** START OF Text segment **

Bluebird Rising

"You own everything that happened to you. Tell your stories. If people wanted you to write warmly about them, they should have behaved better." -Anne Lamott

6 days 5 1/2 hours July 9, 2011

Do not fear mistakes. You will know failure. Continue to reach out.
 Benjamin Franklin

So failure is officially the theme of my day. 6 days and 5 1/2 hours. That’s how long I made it on my quitting smoking quest. Not that I was counting.

I exerted a valiant effort this afternoon and nearly finished a new post that I thought would successfully circumvent boring topics like not smoking. Because it had been awhile since I had written. And people were curious as to if I was alive. And because the majority of my readers-nonsmokers,statistically-, would sympathetically nod, and tell me “eat you carrot sticks” (fuck you) and carry on about their non addictive life. And they wouldn’t understand. And I’d be more jealous and angry. And that does not a pretty Amy make.

** END OF Text segment **
** START OF Excerpted records **

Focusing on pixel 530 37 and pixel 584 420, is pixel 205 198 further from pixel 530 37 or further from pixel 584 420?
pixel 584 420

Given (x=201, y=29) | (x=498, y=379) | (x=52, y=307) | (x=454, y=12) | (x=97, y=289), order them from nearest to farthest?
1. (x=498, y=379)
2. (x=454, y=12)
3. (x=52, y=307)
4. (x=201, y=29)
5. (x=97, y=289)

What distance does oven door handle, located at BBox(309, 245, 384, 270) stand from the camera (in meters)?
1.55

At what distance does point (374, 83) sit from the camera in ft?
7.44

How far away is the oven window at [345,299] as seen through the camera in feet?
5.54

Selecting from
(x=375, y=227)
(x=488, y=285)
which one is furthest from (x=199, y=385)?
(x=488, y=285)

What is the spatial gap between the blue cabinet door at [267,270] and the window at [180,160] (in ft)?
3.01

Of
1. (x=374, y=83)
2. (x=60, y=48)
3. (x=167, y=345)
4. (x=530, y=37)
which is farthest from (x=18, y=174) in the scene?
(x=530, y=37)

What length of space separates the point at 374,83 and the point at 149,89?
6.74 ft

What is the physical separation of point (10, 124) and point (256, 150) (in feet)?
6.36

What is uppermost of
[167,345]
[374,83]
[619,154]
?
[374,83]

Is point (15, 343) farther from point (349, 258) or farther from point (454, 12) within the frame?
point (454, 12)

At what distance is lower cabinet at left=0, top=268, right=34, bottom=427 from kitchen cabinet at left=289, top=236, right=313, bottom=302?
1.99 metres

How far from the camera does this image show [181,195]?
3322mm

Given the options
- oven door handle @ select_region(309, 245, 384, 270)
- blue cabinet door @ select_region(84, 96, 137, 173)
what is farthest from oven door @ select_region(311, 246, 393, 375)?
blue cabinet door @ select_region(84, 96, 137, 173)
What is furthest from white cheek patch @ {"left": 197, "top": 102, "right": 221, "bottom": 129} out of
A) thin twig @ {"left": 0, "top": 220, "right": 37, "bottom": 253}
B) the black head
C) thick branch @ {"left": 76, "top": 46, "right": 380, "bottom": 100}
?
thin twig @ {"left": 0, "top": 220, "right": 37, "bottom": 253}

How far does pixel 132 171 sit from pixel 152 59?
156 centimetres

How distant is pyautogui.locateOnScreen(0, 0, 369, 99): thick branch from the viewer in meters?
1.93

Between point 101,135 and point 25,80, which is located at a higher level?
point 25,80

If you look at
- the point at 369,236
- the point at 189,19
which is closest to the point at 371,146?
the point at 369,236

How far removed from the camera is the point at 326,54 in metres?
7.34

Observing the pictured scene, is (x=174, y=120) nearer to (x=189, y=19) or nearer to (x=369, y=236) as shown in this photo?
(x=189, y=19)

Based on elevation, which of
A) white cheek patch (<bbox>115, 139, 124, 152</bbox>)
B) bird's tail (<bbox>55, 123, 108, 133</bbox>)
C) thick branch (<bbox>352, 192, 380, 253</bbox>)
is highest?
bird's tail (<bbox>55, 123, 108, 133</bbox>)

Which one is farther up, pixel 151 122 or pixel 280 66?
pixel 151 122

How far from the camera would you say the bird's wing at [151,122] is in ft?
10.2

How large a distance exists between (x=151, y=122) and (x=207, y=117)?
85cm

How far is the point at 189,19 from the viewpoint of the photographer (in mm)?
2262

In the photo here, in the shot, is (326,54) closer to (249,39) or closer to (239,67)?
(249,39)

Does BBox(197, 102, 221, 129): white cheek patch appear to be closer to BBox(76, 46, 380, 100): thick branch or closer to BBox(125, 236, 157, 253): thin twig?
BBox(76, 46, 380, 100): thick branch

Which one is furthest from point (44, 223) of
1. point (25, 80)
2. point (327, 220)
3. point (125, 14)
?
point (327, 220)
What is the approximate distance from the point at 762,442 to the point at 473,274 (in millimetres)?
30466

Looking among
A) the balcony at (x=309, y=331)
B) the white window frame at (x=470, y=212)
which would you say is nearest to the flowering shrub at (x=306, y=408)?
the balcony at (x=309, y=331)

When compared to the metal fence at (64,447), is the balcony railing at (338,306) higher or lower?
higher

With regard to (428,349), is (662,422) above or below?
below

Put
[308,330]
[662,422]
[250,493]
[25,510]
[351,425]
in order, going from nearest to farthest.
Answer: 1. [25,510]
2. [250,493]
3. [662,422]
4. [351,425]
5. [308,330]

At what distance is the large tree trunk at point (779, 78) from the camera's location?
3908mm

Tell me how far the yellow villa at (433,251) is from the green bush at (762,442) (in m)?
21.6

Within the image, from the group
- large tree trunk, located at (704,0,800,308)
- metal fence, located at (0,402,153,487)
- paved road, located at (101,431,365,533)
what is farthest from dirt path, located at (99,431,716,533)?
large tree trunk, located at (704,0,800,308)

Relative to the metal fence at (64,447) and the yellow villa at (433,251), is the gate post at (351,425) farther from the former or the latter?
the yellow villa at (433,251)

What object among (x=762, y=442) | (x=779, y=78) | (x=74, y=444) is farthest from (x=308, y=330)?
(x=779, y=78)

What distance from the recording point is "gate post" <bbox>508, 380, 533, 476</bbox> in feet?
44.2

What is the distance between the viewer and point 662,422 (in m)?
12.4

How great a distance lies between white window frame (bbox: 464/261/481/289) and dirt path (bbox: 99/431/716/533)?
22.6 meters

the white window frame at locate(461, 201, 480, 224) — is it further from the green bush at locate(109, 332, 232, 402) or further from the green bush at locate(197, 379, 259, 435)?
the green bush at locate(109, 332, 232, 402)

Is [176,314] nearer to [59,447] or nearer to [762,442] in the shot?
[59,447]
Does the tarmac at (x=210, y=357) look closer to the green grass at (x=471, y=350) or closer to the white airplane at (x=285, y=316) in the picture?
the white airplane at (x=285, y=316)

** END OF Excerpted records **

*Parts of the exercise*:
• 1. Duplicate the passage in the Bluebird Rising post from "Benjamin Franklin" up to and including "I was counting.".
• 2. In the Bluebird Rising post, how long did the quitting smoking quest last?
• 3. Recast the Bluebird Rising post's paragraph beginning "I exerted a valiant effort" as a short list that keeps its main facts.

*The results*:
• 1.
Benjamin Franklin

So failure is officially the theme of my day. 6 days and 5 1/2 hours. That’s how long I made it on my quitting smoking quest. Not that I was counting.

• 2. 6 days and 5 1/2 hours.

• 3.
- That afternoon the writer nearly finished a new post meant to avoid boring topics like not smoking.
- It had been a while since the last post, and people were curious whether the writer was alive.
- Most readers, statistically nonsmokers, would nod sympathetically, say to eat carrot sticks, and carry on with their non-addictive lives.
- They wouldn't understand, and the writer would become more jealous and angry.